◆ **ENTRIES**
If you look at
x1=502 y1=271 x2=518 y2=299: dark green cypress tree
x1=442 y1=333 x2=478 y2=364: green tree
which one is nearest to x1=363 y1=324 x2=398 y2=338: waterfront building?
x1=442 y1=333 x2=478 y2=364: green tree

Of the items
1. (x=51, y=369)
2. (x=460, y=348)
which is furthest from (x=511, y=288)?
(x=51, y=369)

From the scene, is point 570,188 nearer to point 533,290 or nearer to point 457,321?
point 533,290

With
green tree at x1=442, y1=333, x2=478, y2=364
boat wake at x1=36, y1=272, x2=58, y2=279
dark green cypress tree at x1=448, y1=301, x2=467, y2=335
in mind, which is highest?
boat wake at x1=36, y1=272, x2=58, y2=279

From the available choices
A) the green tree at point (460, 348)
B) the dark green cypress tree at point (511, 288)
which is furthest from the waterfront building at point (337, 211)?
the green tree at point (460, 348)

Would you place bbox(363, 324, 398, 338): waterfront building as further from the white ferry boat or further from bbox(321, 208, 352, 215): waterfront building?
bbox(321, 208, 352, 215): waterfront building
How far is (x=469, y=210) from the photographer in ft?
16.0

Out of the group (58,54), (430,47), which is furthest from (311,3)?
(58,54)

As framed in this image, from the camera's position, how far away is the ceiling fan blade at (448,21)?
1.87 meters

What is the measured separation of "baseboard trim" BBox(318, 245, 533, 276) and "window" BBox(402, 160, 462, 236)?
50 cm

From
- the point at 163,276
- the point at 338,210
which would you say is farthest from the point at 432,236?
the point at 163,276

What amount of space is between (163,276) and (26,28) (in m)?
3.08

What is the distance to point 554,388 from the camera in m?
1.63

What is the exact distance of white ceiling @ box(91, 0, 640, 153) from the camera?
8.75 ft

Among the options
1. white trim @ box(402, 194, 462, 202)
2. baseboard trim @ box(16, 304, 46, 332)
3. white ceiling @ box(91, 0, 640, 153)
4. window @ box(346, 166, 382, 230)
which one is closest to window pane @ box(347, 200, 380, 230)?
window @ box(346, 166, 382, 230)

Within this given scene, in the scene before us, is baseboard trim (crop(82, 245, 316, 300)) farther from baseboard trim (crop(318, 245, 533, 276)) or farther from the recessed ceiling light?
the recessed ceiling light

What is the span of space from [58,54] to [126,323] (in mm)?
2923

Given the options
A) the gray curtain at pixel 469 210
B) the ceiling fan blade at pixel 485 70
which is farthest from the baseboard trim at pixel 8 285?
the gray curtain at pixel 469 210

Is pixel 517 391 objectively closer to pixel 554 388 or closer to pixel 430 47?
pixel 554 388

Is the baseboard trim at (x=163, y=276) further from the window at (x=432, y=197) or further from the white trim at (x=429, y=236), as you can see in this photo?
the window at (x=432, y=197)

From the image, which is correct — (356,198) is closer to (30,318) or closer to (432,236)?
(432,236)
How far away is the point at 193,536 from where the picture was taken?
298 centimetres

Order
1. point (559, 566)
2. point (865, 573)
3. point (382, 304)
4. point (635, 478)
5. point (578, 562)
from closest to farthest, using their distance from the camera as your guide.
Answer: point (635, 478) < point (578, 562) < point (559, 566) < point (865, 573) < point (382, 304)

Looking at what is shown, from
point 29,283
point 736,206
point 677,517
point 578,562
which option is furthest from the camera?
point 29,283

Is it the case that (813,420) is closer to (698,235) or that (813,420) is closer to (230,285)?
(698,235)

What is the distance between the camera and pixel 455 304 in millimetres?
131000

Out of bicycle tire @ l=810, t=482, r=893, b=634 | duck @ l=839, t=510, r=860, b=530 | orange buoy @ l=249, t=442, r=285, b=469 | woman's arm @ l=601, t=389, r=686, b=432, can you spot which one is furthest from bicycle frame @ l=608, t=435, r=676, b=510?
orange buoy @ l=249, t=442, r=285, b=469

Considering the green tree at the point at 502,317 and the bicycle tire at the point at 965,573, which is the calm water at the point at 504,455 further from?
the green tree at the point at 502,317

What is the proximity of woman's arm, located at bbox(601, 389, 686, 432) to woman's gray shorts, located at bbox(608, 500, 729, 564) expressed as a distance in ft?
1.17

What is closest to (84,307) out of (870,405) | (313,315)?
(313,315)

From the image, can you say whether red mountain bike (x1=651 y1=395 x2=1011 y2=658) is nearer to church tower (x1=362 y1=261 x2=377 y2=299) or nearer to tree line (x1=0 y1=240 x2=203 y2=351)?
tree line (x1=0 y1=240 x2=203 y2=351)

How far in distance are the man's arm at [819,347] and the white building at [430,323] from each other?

◆ **INSTRUCTIONS TO FOLLOW**
Please convert every line of the entries above into a JSON list of strings, one string per line, leaving out blank lines.

◆ **WRITTEN ANSWER**
[
  "If you look at",
  "x1=502 y1=271 x2=518 y2=299: dark green cypress tree",
  "x1=442 y1=333 x2=478 y2=364: green tree",
  "which one is nearest to x1=363 y1=324 x2=398 y2=338: waterfront building?",
  "x1=442 y1=333 x2=478 y2=364: green tree",
  "Of the items",
  "1. (x=51, y=369)",
  "2. (x=460, y=348)",
  "which is furthest from (x=511, y=288)?",
  "(x=51, y=369)",
  "From the scene, is point 570,188 nearer to point 533,290 or nearer to point 457,321?",
  "point 533,290",
  "With",
  "green tree at x1=442, y1=333, x2=478, y2=364",
  "boat wake at x1=36, y1=272, x2=58, y2=279",
  "dark green cypress tree at x1=448, y1=301, x2=467, y2=335",
  "in mind, which is highest?",
  "boat wake at x1=36, y1=272, x2=58, y2=279",
  "From the available choices",
  "A) the green tree at point (460, 348)",
  "B) the dark green cypress tree at point (511, 288)",
  "which is furthest from the waterfront building at point (337, 211)?",
  "the green tree at point (460, 348)",
  "Would you place bbox(363, 324, 398, 338): waterfront building as further from the white ferry boat or further from bbox(321, 208, 352, 215): waterfront building?",
  "bbox(321, 208, 352, 215): waterfront building",
  "How far is (x=469, y=210) from the photographer in ft?",
  "16.0",
  "Out of the group (58,54), (430,47), which is furthest from (311,3)?",
  "(58,54)",
  "As framed in this image, from the camera's position, how far away is the ceiling fan blade at (448,21)?",
  "1.87 meters",
  "What is the measured separation of \"baseboard trim\" BBox(318, 245, 533, 276) and \"window\" BBox(402, 160, 462, 236)?",
  "50 cm",
  "From",
  "- the point at 163,276",
  "- the point at 338,210",
  "which would you say is farthest from the point at 432,236?",
  "the point at 163,276",
  "What amount of space is between (163,276) and (26,28) (in m)?",
  "3.08",
  "What is the distance to point 554,388 from the camera in m?",
  "1.63",
  "What is the exact distance of white ceiling @ box(91, 0, 640, 153) from the camera?",
  "8.75 ft",
  "Among the options",
  "1. white trim @ box(402, 194, 462, 202)",
  "2. baseboard trim @ box(16, 304, 46, 332)",
  "3. white ceiling @ box(91, 0, 640, 153)",
  "4. window @ box(346, 166, 382, 230)",
  "which one is closest to window pane @ box(347, 200, 380, 230)?",
  "window @ box(346, 166, 382, 230)",
  "Within this given scene, in the scene before us, is baseboard trim (crop(82, 245, 316, 300)) farther from baseboard trim (crop(318, 245, 533, 276)) or farther from the recessed ceiling light?",
  "the recessed ceiling light",
  "What is the span of space from [58,54] to [126,323] (in mm)?",
  "2923",
  "Given the options",
  "A) the gray curtain at pixel 469 210",
  "B) the ceiling fan blade at pixel 485 70",
  "which is farthest from the baseboard trim at pixel 8 285?",
  "the gray curtain at pixel 469 210",
  "Is pixel 517 391 objectively closer to pixel 554 388 or closer to pixel 430 47?",
  "pixel 554 388",
  "Is the baseboard trim at (x=163, y=276) further from the window at (x=432, y=197) or further from the white trim at (x=429, y=236), as you can see in this photo?",
  "the window at (x=432, y=197)",
  "From the image, which is correct — (356,198) is closer to (30,318) or closer to (432,236)?",
  "(432,236)",
  "How far away is the point at 193,536 from where the picture was taken?",
  "298 centimetres",
  "Order",
  "1. point (559, 566)",
  "2. point (865, 573)",
  "3. point (382, 304)",
  "4. point (635, 478)",
  "5. point (578, 562)",
  "from closest to farthest, using their distance from the camera as your guide.",
  "Answer: point (635, 478) < point (578, 562) < point (559, 566) < point (865, 573) < point (382, 304)",
  "Looking at what is shown, from",
  "point 29,283",
  "point 736,206",
  "point 677,517",
  "point 578,562",
  "which option is furthest from the camera?",
  "point 29,283",
  "Is it the case that (813,420) is closer to (698,235) or that (813,420) is closer to (230,285)?",
  "(698,235)",
  "What is the distance between the camera and pixel 455 304 in millimetres?",
  "131000",
  "Out of bicycle tire @ l=810, t=482, r=893, b=634 | duck @ l=839, t=510, r=860, b=530 | orange buoy @ l=249, t=442, r=285, b=469 | woman's arm @ l=601, t=389, r=686, b=432, can you spot which one is furthest from bicycle frame @ l=608, t=435, r=676, b=510?",
  "orange buoy @ l=249, t=442, r=285, b=469",
  "Considering the green tree at the point at 502,317 and the bicycle tire at the point at 965,573, which is the calm water at the point at 504,455 further from?",
  "the green tree at the point at 502,317",
  "What is the proximity of woman's arm, located at bbox(601, 389, 686, 432) to woman's gray shorts, located at bbox(608, 500, 729, 564) expressed as a distance in ft?",
  "1.17",
  "What is closest to (84,307) out of (870,405) | (313,315)?",
  "(313,315)",
  "From the image, can you say whether red mountain bike (x1=651 y1=395 x2=1011 y2=658) is nearer to church tower (x1=362 y1=261 x2=377 y2=299) or nearer to tree line (x1=0 y1=240 x2=203 y2=351)?",
  "tree line (x1=0 y1=240 x2=203 y2=351)",
  "How far in distance are the man's arm at [819,347] and the white building at [430,323] from each other?"
]